** Start RECORDS SHOWN **

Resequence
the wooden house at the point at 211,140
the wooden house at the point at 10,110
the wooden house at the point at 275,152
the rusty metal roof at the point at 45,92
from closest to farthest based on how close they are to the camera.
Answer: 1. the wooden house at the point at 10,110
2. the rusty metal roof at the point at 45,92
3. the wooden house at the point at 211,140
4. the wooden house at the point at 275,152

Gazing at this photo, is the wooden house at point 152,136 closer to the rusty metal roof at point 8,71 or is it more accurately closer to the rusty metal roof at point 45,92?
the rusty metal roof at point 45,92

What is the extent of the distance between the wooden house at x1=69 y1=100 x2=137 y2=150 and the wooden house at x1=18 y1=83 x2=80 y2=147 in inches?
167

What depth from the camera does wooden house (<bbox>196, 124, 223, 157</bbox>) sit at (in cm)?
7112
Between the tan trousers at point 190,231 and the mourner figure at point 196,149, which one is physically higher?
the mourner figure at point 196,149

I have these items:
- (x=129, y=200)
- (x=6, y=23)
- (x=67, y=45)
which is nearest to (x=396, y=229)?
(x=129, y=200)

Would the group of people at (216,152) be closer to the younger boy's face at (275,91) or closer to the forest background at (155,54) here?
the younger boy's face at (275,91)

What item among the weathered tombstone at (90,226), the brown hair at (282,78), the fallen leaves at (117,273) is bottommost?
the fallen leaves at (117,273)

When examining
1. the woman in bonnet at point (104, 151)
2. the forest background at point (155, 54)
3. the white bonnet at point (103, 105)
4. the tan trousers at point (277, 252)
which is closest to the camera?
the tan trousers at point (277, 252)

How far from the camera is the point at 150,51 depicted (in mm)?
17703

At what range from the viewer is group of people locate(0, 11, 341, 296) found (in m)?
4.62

** End RECORDS SHOWN **

WHAT IS NEEDED – Put the lines of the listing above into a Markdown table with the columns n and Line, numbering each row and leaving out blank lines.

WRITTEN ANSWER –
| n | Line |
|---|---|
| 1 | Resequence |
| 2 | the wooden house at the point at 211,140 |
| 3 | the wooden house at the point at 10,110 |
| 4 | the wooden house at the point at 275,152 |
| 5 | the rusty metal roof at the point at 45,92 |
| 6 | from closest to farthest based on how close they are to the camera. |
| 7 | Answer: 1. the wooden house at the point at 10,110 |
| 8 | 2. the rusty metal roof at the point at 45,92 |
| 9 | 3. the wooden house at the point at 211,140 |
| 10 | 4. the wooden house at the point at 275,152 |
| 11 | Gazing at this photo, is the wooden house at point 152,136 closer to the rusty metal roof at point 8,71 or is it more accurately closer to the rusty metal roof at point 45,92? |
| 12 | the rusty metal roof at point 45,92 |
| 13 | What is the extent of the distance between the wooden house at x1=69 y1=100 x2=137 y2=150 and the wooden house at x1=18 y1=83 x2=80 y2=147 in inches? |
| 14 | 167 |
| 15 | What depth from the camera does wooden house (<bbox>196, 124, 223, 157</bbox>) sit at (in cm)? |
| 16 | 7112 |
| 17 | Between the tan trousers at point 190,231 and the mourner figure at point 196,149, which one is physically higher? |
| 18 | the mourner figure at point 196,149 |
| 19 | I have these items: |
| 20 | - (x=129, y=200) |
| 21 | - (x=6, y=23) |
| 22 | - (x=67, y=45) |
| 23 | which is nearest to (x=396, y=229)? |
| 24 | (x=129, y=200) |
| 25 | Would the group of people at (216,152) be closer to the younger boy's face at (275,91) or closer to the forest background at (155,54) here? |
| 26 | the younger boy's face at (275,91) |
| 27 | What item among the weathered tombstone at (90,226), the brown hair at (282,78), the fallen leaves at (117,273) is bottommost? |
| 28 | the fallen leaves at (117,273) |
| 29 | When examining |
| 30 | 1. the woman in bonnet at point (104, 151) |
| 31 | 2. the forest background at point (155, 54) |
| 32 | 3. the white bonnet at point (103, 105) |
| 33 | 4. the tan trousers at point (277, 252) |
| 34 | which is closest to the camera? |
| 35 | the tan trousers at point (277, 252) |
| 36 | How far from the camera is the point at 150,51 depicted (in mm)? |
| 37 | 17703 |
| 38 | At what range from the viewer is group of people locate(0, 11, 341, 296) found (in m)? |
| 39 | 4.62 |